日本人田新民的因公殉职,在西大滩反响是很大的,他是留在西大滩两位日本人中第一个去世的,而且还是与中国姑娘结婚,留下两个丫丫学步的儿子,又因为他是一个工作积极,很有责任心和爱心,与农场职工亲如一家。最重要的是,他的牺牲是一个一心为公的英雄壮举,为此,前进农场为他举行了隆重的追悼大会。
田新民1956年因公牺牲的时候,才31岁。
从张素荣的档案中记载,他们的两个儿子国家每月发给生活费30元,说明了国家对田新民英勇壮举的肯定。

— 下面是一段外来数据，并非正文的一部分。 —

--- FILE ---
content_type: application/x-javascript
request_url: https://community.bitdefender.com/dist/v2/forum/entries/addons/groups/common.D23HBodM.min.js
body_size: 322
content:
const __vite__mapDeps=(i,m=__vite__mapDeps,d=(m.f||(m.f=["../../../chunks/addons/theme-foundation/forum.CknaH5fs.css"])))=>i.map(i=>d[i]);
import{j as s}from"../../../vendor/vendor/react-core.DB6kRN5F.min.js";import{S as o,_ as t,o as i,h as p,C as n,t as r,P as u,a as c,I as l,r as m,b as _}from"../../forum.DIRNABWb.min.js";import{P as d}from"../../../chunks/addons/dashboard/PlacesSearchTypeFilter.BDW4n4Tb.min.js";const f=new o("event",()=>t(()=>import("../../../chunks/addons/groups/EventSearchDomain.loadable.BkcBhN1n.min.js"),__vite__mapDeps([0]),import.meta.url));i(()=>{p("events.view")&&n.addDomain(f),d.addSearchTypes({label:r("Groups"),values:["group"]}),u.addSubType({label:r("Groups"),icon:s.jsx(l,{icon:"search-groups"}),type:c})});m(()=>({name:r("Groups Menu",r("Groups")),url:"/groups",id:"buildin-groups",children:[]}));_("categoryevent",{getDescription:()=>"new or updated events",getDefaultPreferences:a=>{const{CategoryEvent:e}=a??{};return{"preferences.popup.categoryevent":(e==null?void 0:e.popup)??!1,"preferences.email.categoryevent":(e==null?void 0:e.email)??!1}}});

他们两个孩子的生活费, 20多年来,一直没有变化,大儿子田利华的生活费停止于1972年7月他在大武口机务段参加工作的那一个月,二儿子田利君的生活费,一直给到1976年7月,他在永宁县参军走的那一天。

田利华田利君两家合影
1960年田新民的爱人张素荣在西大滩前进农场修理厂履行了参加工作的手续,她从事过种地、缝纫,还在连队放过牲畜,最后落实政策在团场一营(一站)卫生所做护士。张素荣在西大滩经历过三段婚姻。1971年初,张素荣离开了使她永远不能忘怀和伤心欲绝的西大滩,来到了一个新的环境,永宁县李俊公社卫生院,直至退休,2005年10月14日去世,享年69岁。

张素荣在植物园的墓碑
田新民的大儿子田利华,1972年招工到了大武口机务段, 随着中日关系的改善,1987年去了日本定居,二儿子田利君1976年也参加了解放军,复员后在永宁县农业银行工作, 1992年也去了日本定居。哥俩现在日本定居,一去就是30多年。
谈起这些日本侨民,特别是后来定居在西大滩前进农场的田新民和土井晚秋,很多曾经和他们相处和工作过的农场职工,都表现出深深地的怀念之情。